* start PAGE EXCERPT *
I am trying to write simple function which runs a shell command and prints the result into vims shell output window, this here is a basic version of the function which does work:
function defined in ~/.vimrc

function! Runphp()
    let s:runphp='cat /tmp/php_snippet | php'

file /tmp/php_snippet

$a = ['apple', 'orange', 'bannana', 'pear'];

If I run :call Runphp() vim prints the result of the executed PHP in the result window, all good.
The problem occurs where the <?php tag doesn't already exist in /tmp/php_snippet i.e.

file /tmp/php_snippet looks like this:

$a = ['apple', 'orange', 'bannana', 'pear'];

and I try to inject <?php as part of the shell command, i.e.

function! Runphp()
    let s:runphp='{ echo "<?php"; cat /tmp/php_snippet } | php'

If I :call Runphp() now, vim returns

Error detected while processing function Runphp:
line 3:
E484: Can't open file /tmp/vReTqKG/9

How can I deal with this error so I can get this extra <?php injected into the shell command?
* end PAGE EXCERPT *
* start SUPPLIED DATA *
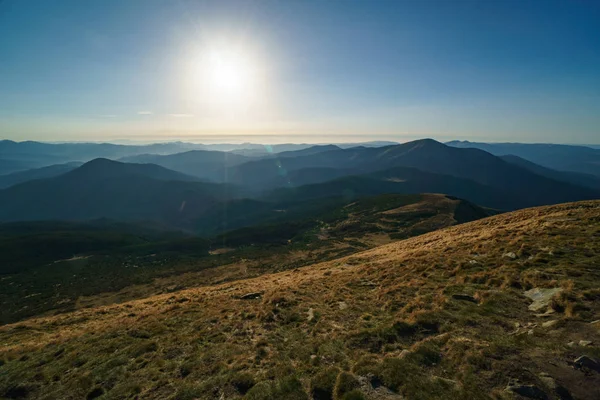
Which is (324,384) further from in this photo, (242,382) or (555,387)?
* end SUPPLIED DATA *
* [WHAT YOU NEED TO DO]
(a) From the Vim question, return the passage from "let s:runphp='cat /tmp/php_snippet" to "window, all good.", copied word for word.
(b) Answer these questions using the Vim question:
(i) Which file does the shell command in the function read with cat?
(ii) What error code does Vim report after the modified function is called?
(iii) At which line of the function is the error detected?

* [RESULTS FOR THE EXERCISE]
(a)
let s:runphp='cat /tmp/php_snippet | php'

file /tmp/php_snippet

$a = ['apple', 'orange', 'bannana', 'pear'];

If I run :call Runphp() vim prints the result of the executed PHP in the result window, all good.

(b)
(i) /tmp/php_snippet
(ii) E484
(iii) Line 3